Inicialmente a sensação é que autora quer falar sobre a história da estética e mostrar todos os problemas que dizem respeito a essa busca incessante pelo corpo perfeito, pelo rosto perfeito e pela vida perfeita de influenciadoras que as pessoas encontram nas redes e almejam pra si mesmas a ponto de, em muitos casos, se tornar uma verdadeira obsessão. Isso acaba desencadeando comparações absurdas onde vai aparecer gente que se sinta inferior por não corresponder àquela imagem e tendo problemas seríssimos de autoestima, ou se sentindo pressionada a ser igual a quem acompanha. O livro inclusive lembra do caso em que várias pessoas entraram num desafio descabido de fazerem pressão com a boca num copo pra ficarem com os lábios enormes de tão inchados, porque essa imagem da boca grande e carnuda é a mais bonita, é a mais atrativa, é o que está na moda. A autora não só dá exemplos reais, como também procura na ciência explicações para esses fenômenos comportamentais em que várias pessoas começam a fazer coisas que naturalmente não fariam, se não fossem a influência de outra pessoa.
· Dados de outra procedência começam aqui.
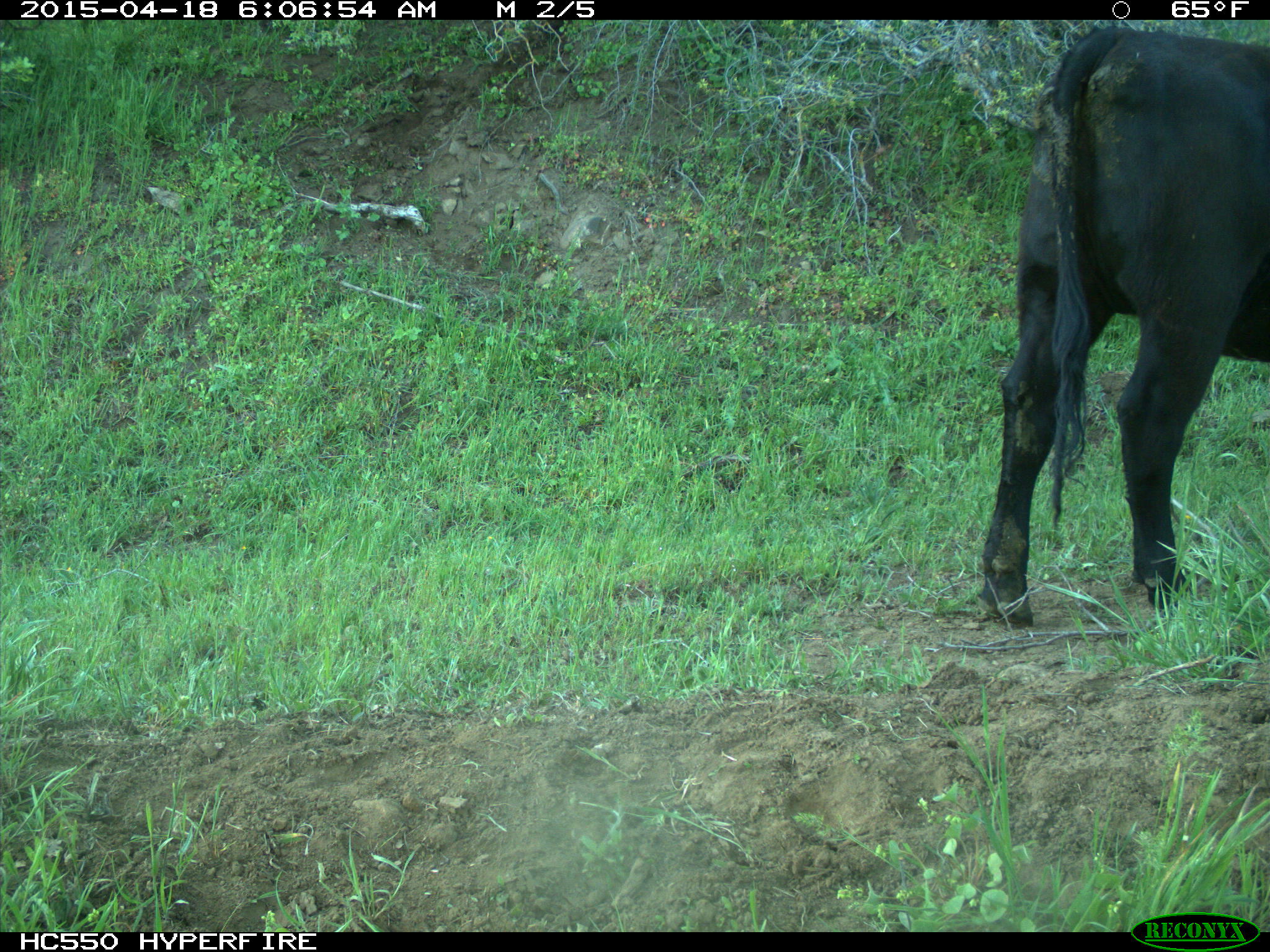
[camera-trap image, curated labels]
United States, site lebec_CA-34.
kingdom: Animalia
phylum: Chordata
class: Mammalia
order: Artiodactyla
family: Bovidae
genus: Bos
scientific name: Bos taurus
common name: domestic cow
Bos taurus (domestic cow).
Ao final, os pontos abordados pela autora e que trazem diversas reflexões sobre essa questão da imagem são um meio de se chegar a mensagem que captei ao ler o livro, que fala da pressão social a que muitas pessoas estão submetidas, das mudanças de padrões que nem sempre são necessárias, da aceitação e autoestima que são os principais fatores submetidos a esses conteúdos, o contraste do que é mostrado nas imagens e o que fica nos bastidores, e principalmente da saúde mental fragilizada por vivermos numa era digital com informações vindas de pessoas que simplesmente definiram o que é beleza e saem por aí impondo e influenciando os outros sem ter a menor ideia das consequências que isso causa. Por mais que determinadas postagens tenham a intenção de mostrar um lado real (ou imperfeito) do que quer que seja, ela não deixa de fazer parte de uma performance consumível que continua alimentando a indústria de anúncios (engordando cada vez mais os bolsos da burguesia) e mantendo as pessoas cada vez mais dependentes de redes sociais e telas em geral.
No mais, acho que o título do livro serviu muito bem, pois ele vai se referir a necessidade que todos deveriam ter de olhar no espelho, em introspecção, pra descobrirmos quem somos na realidade, em vez de olhar e procurar no outro.